* [Goal] Output the full listing word for word.

* [Records for this task]

[Start]

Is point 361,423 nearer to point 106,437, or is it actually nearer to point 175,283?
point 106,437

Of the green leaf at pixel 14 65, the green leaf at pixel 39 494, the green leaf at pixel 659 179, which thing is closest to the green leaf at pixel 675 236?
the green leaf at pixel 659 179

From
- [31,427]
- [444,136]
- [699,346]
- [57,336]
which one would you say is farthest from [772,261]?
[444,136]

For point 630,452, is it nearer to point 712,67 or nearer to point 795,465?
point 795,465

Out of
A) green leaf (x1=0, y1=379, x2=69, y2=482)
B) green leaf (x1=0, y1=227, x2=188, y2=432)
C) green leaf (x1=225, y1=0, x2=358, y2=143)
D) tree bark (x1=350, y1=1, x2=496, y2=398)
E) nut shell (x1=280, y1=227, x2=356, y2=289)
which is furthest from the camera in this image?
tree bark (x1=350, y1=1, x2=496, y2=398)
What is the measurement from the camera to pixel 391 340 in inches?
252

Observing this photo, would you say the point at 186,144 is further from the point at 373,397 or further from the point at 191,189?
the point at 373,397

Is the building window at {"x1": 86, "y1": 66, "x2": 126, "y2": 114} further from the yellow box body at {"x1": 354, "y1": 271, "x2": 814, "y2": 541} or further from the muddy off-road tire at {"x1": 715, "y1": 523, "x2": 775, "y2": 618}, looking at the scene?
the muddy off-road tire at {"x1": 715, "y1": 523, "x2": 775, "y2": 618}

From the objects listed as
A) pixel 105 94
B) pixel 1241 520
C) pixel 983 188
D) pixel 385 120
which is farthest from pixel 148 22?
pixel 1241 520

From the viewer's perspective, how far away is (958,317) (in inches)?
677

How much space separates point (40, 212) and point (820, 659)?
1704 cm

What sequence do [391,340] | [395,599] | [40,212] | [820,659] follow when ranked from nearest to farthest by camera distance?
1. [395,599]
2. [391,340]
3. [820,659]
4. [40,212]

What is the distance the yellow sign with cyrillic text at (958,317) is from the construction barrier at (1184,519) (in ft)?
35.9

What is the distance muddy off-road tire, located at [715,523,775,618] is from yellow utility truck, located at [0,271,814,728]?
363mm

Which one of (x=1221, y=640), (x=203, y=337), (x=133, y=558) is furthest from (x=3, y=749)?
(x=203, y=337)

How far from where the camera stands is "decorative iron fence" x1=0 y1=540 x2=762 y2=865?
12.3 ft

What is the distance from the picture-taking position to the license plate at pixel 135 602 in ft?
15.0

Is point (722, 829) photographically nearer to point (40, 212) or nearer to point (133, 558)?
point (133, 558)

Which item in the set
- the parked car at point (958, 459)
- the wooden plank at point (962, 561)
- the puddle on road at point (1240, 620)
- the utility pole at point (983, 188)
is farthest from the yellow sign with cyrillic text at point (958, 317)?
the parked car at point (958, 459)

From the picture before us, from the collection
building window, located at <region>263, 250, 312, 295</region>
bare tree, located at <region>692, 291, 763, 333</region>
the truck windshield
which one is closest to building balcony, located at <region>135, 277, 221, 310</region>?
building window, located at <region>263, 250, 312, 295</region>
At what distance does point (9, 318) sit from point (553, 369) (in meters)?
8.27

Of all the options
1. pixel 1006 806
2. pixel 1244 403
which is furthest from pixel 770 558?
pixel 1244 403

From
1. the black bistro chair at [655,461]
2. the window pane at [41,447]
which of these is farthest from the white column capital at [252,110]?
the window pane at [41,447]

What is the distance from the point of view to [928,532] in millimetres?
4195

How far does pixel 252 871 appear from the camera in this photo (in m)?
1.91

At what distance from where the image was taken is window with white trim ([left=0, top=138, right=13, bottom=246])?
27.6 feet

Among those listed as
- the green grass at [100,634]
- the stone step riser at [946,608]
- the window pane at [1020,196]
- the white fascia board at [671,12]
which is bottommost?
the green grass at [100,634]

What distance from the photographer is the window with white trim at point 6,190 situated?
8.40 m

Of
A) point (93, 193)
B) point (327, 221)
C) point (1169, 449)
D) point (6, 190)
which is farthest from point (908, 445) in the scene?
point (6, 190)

[End]

* [Task output]
Is point 361,423 nearer to point 106,437, or is it actually nearer to point 175,283?
point 106,437

Of the green leaf at pixel 14 65, the green leaf at pixel 39 494, the green leaf at pixel 659 179, which thing is closest to the green leaf at pixel 675 236?
the green leaf at pixel 659 179

From
- [31,427]
- [444,136]
- [699,346]
- [57,336]
which one would you say is farthest from [772,261]?
[444,136]

For point 630,452, is it nearer to point 712,67 or nearer to point 795,465?
point 795,465

Out of
A) green leaf (x1=0, y1=379, x2=69, y2=482)
B) green leaf (x1=0, y1=227, x2=188, y2=432)
C) green leaf (x1=225, y1=0, x2=358, y2=143)
D) tree bark (x1=350, y1=1, x2=496, y2=398)
E) nut shell (x1=280, y1=227, x2=356, y2=289)
which is furthest from the camera in this image?
tree bark (x1=350, y1=1, x2=496, y2=398)
What is the measurement from the camera to pixel 391 340 in inches?
252

Observing this photo, would you say the point at 186,144 is further from the point at 373,397 or further from the point at 191,189?
the point at 373,397

Is the building window at {"x1": 86, "y1": 66, "x2": 126, "y2": 114} further from the yellow box body at {"x1": 354, "y1": 271, "x2": 814, "y2": 541} or further from the muddy off-road tire at {"x1": 715, "y1": 523, "x2": 775, "y2": 618}, looking at the scene?
the muddy off-road tire at {"x1": 715, "y1": 523, "x2": 775, "y2": 618}

From the objects listed as
A) pixel 105 94
B) pixel 1241 520
C) pixel 983 188
D) pixel 385 120
which is farthest from pixel 148 22?
pixel 1241 520

From the viewer's perspective, how far away is (958,317) (in inches)?
677

How much space separates point (40, 212) and point (820, 659)?
1704 cm

What sequence do [391,340] | [395,599] | [40,212] | [820,659] follow when ranked from nearest to farthest by camera distance?
1. [395,599]
2. [391,340]
3. [820,659]
4. [40,212]

What is the distance the yellow sign with cyrillic text at (958,317) is from the construction barrier at (1184,519) (in ft)?
35.9

What is the distance muddy off-road tire, located at [715,523,775,618] is from yellow utility truck, located at [0,271,814,728]?
363mm

Which one of (x=1221, y=640), (x=203, y=337), (x=133, y=558) is furthest from (x=3, y=749)?
(x=203, y=337)

How far from where the camera stands is "decorative iron fence" x1=0 y1=540 x2=762 y2=865?
12.3 ft

What is the distance from the picture-taking position to the license plate at pixel 135 602 in ft?
15.0

Is point (722, 829) photographically nearer to point (40, 212) or nearer to point (133, 558)?
point (133, 558)

Which item in the set
- the parked car at point (958, 459)
- the wooden plank at point (962, 561)
- the puddle on road at point (1240, 620)
- the utility pole at point (983, 188)
is farthest from the yellow sign with cyrillic text at point (958, 317)?
the parked car at point (958, 459)

From the picture before us, from the collection
building window, located at <region>263, 250, 312, 295</region>
bare tree, located at <region>692, 291, 763, 333</region>
the truck windshield
which one is closest to building balcony, located at <region>135, 277, 221, 310</region>?
building window, located at <region>263, 250, 312, 295</region>
At what distance does point (9, 318) sit from point (553, 369) (in meters)?
8.27

Of all the options
1. pixel 1006 806
2. pixel 1244 403
which is furthest from pixel 770 558?
pixel 1244 403

From
1. the black bistro chair at [655,461]
2. the window pane at [41,447]
which of these is farthest from the white column capital at [252,110]?
the window pane at [41,447]

What is the distance from the point of view to [928,532] in millimetres?
4195

How far does pixel 252 871 appear from the camera in this photo (in m)?
1.91

At what distance from where the image was taken is window with white trim ([left=0, top=138, right=13, bottom=246])?
27.6 feet

Among those listed as
- the green grass at [100,634]
- the stone step riser at [946,608]
- the window pane at [1020,196]
- the white fascia board at [671,12]
which is bottommost?
the green grass at [100,634]

What distance from the photographer is the window with white trim at point 6,190 situated?
8.40 m

Of
A) point (93, 193)
B) point (327, 221)
C) point (1169, 449)
D) point (6, 190)
which is farthest from point (908, 445) in the scene?
point (6, 190)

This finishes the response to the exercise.